_Work to complete_
Continue the news article about the Capitol Police officer who shot Ashli Babbitt, picking up after its last sentence.

_Page excerpt_
^^^^^^^^^^^^^^^^

UPDATE: The officer revealed himself to be Lt. Michael Byrd and said he saved lives by shooting Babbitt.
TAMPA, Fla. (WFLA) – The officer who shot and killed Ashli Babbitt during the Jan. 6 insurrection at the U.S. Capitol will reveal his identity for the first time in a televised interview on NBC Nightly News with Lester Holt.
“Speaking out and revealing his identity for the first time, the officer will share his perspective on the events of the day, including the aftermath of the deadly insurrection and the threats he has received,” NBC News said in a release. “He will also discuss the recent news that Capitol Police will not discipline him following an internal review, exonerating him for use of force.”
The officer, whose identity has not been revealed, shot Babbitt after she and a mob of pro-Trump supporters stormed the Capitol and tried to gain entry to restricted parts of the building. Babbitt had been climbing through the broken window of a door outside the Speaker’s lobby. She was hit in the left shoulder and fell back from the doorway and onto the floor. She was taken to Washington Hospital Center, where she later died.

^^^^^^^^^^^^^^^^

Stored data
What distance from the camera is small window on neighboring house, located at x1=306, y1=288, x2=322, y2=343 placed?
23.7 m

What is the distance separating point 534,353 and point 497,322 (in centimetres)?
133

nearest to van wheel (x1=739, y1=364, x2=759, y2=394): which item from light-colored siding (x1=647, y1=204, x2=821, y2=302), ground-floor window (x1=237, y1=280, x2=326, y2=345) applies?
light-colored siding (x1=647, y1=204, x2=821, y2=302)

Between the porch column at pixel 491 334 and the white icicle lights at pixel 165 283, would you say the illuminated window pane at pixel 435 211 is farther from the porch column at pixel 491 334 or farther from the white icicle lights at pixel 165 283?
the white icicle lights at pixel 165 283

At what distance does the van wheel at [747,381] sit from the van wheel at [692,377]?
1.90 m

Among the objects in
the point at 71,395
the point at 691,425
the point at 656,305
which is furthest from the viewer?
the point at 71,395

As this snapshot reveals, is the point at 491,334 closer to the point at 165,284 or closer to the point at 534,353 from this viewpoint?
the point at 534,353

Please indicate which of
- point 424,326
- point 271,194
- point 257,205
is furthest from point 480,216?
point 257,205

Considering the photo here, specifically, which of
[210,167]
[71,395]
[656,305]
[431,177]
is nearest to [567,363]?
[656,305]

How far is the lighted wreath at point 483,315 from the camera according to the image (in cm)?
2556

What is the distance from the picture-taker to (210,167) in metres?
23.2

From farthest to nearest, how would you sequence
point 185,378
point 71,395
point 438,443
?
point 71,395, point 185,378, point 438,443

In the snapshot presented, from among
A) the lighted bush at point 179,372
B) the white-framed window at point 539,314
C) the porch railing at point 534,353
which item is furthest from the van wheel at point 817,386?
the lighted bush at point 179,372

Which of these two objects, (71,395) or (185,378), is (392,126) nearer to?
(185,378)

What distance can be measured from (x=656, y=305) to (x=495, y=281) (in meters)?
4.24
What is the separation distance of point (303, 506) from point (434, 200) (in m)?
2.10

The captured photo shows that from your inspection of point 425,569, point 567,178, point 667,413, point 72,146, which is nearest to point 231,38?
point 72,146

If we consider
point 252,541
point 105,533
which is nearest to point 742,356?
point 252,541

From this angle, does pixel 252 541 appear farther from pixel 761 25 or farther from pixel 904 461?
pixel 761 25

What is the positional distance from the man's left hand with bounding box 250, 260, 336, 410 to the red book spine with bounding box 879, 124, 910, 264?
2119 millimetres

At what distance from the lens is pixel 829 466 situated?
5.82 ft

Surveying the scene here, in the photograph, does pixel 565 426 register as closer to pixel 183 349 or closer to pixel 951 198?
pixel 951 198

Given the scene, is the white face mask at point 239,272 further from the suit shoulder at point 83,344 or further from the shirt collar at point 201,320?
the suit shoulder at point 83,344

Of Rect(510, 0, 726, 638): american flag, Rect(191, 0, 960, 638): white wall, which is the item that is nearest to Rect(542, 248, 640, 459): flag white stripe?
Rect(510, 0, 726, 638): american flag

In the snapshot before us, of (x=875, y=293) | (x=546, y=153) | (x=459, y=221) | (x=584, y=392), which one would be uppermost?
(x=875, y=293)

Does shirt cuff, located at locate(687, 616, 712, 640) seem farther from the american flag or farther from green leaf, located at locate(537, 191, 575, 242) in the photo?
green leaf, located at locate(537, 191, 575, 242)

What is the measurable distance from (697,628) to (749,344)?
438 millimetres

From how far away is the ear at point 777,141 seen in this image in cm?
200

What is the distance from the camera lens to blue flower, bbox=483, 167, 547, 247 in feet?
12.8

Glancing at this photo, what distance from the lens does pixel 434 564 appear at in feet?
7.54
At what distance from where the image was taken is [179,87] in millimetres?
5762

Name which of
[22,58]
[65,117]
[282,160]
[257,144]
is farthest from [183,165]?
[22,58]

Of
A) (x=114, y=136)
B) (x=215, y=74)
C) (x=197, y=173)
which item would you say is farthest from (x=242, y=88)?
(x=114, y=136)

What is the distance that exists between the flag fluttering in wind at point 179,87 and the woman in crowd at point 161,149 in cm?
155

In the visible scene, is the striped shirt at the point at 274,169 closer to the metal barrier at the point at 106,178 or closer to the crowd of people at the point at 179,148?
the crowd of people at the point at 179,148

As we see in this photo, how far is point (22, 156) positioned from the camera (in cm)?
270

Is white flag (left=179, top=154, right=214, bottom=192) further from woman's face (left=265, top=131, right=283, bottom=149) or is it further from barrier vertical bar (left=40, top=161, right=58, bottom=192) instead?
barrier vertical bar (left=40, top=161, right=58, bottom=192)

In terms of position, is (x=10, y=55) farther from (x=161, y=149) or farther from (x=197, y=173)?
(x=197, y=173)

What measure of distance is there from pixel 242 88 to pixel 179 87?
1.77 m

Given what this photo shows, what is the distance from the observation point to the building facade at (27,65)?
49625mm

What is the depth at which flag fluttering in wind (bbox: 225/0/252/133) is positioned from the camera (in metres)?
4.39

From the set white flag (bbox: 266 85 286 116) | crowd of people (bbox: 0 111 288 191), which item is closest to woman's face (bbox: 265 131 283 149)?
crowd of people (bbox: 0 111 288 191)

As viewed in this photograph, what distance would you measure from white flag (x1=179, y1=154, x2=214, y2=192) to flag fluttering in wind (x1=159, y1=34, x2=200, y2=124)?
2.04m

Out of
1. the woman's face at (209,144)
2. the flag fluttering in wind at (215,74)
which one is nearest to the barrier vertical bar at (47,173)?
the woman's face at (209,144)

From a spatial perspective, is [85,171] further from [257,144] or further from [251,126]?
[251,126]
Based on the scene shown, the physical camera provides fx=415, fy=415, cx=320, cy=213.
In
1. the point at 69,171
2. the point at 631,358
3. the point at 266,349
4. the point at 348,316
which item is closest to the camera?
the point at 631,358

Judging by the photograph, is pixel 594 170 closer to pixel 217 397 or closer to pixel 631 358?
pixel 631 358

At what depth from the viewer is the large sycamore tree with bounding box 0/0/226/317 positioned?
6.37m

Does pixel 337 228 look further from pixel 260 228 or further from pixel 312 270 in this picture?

^^^^^^^^^^^^^^^^

_Expected answer_
In the months since the Capitol riot, Babbitt, an Air Force veteran, has become a martyr to many on the far right, who have demanded the identity of the officer be publicly released.
“I spoke to the wonderful mother and husband of Ashli Babbitt, who was murdered at the hands of someone who should have never pulled the trigger of his gun,” former President Donald Trump said in an emailed statement to news outlets calling for “justice.”
“If this happened to the ‘other side,’ there would be riots all over America, and yet there are far more people represented by Ashli, who truly loved America, than there are on the other side,” the statement continued.
In April, the Justice Department called Babbitt’s death a “tragic loss of life,” but said the officer will not face criminal charges.
An internal investigation cleared the officer of any wrongdoing, Capitol Police said Monday.
A review “determined the officer’s conduct was lawful and within Department policy,” the department said in a statement, adding that an officer can use deadly force if they “reasonably” believe it is “in the defense of human life” or “of any person in immediate danger of serious physical injury.”
“The actions of the officer in this case potentially saved Members and staff from serious injury and possible death from a large crowd of rioters who forced their way into the U.S. Capitol and to the House Chamber where Members and staff were steps away,” the department statement said.